Spatial question entries:
────

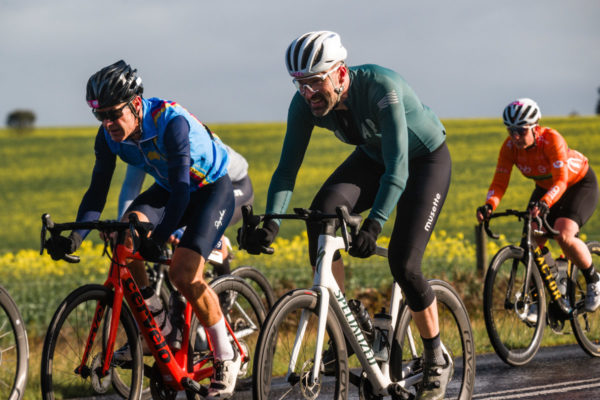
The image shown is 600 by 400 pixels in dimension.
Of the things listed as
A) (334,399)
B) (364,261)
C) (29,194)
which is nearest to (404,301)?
(334,399)

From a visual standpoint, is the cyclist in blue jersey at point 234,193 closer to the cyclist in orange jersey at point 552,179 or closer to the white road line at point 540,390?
the cyclist in orange jersey at point 552,179

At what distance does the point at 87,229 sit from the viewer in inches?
205

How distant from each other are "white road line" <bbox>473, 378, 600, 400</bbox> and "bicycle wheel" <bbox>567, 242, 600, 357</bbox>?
137 cm

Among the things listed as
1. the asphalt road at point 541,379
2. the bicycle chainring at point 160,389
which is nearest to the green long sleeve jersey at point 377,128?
the bicycle chainring at point 160,389

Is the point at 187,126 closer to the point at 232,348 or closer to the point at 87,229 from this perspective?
the point at 87,229

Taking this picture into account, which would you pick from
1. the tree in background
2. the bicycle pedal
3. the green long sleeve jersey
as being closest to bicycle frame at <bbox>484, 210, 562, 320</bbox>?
the green long sleeve jersey

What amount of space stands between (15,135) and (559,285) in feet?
152

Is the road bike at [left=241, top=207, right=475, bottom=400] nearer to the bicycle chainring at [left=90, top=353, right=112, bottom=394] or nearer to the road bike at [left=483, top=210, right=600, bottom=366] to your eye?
the bicycle chainring at [left=90, top=353, right=112, bottom=394]

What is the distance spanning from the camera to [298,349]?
14.7ft

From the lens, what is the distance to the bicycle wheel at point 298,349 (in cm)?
428

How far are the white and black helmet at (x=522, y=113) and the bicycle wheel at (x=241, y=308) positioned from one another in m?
2.99

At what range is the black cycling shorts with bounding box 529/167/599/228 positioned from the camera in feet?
27.8

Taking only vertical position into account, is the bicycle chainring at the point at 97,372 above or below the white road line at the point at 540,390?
above

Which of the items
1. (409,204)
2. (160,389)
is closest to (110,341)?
(160,389)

────

Copy all of the data above word for word, leaving out the pictures.

→ Output below
The image shown is 600 by 400 pixels in dimension.
Of the things listed as
A) (334,399)
B) (364,261)
C) (29,194)
which is nearest to (404,301)?
(334,399)

From a visual standpoint, is the cyclist in blue jersey at point 234,193 closer to the cyclist in orange jersey at point 552,179 or closer to the white road line at point 540,390?
the cyclist in orange jersey at point 552,179

At what distance does the point at 87,229 sit from the viewer in inches?
205

How distant from each other are "white road line" <bbox>473, 378, 600, 400</bbox> and "bicycle wheel" <bbox>567, 242, 600, 357</bbox>?
137 cm

Among the things listed as
1. the asphalt road at point 541,379
2. the bicycle chainring at point 160,389
which is nearest to the green long sleeve jersey at point 377,128?
the bicycle chainring at point 160,389

Is the point at 187,126 closer to the point at 232,348 or closer to the point at 87,229 from this perspective?
the point at 87,229

Taking this picture into account, which would you pick from
1. the tree in background
2. the bicycle pedal
3. the green long sleeve jersey
as being closest to bicycle frame at <bbox>484, 210, 562, 320</bbox>?
the green long sleeve jersey

What amount of space stands between (15,135) and (559,285) in feet?
152

Is the road bike at [left=241, top=207, right=475, bottom=400] nearer to the bicycle chainring at [left=90, top=353, right=112, bottom=394] or nearer to the road bike at [left=483, top=210, right=600, bottom=366] to your eye?
the bicycle chainring at [left=90, top=353, right=112, bottom=394]

What is the distance spanning from the camera to [298,349]?
14.7ft

From the lens, what is the distance to the bicycle wheel at point 298,349 (in cm)?
428

How far are the white and black helmet at (x=522, y=113) and the bicycle wheel at (x=241, y=308) positioned from one another in m?
2.99

At what range is the black cycling shorts with bounding box 529/167/599/228 positioned from the camera in feet?
27.8

Taking only vertical position into account, is the bicycle chainring at the point at 97,372 above or below the white road line at the point at 540,390?
above

Which of the items
1. (409,204)
2. (160,389)
is closest to (110,341)?
(160,389)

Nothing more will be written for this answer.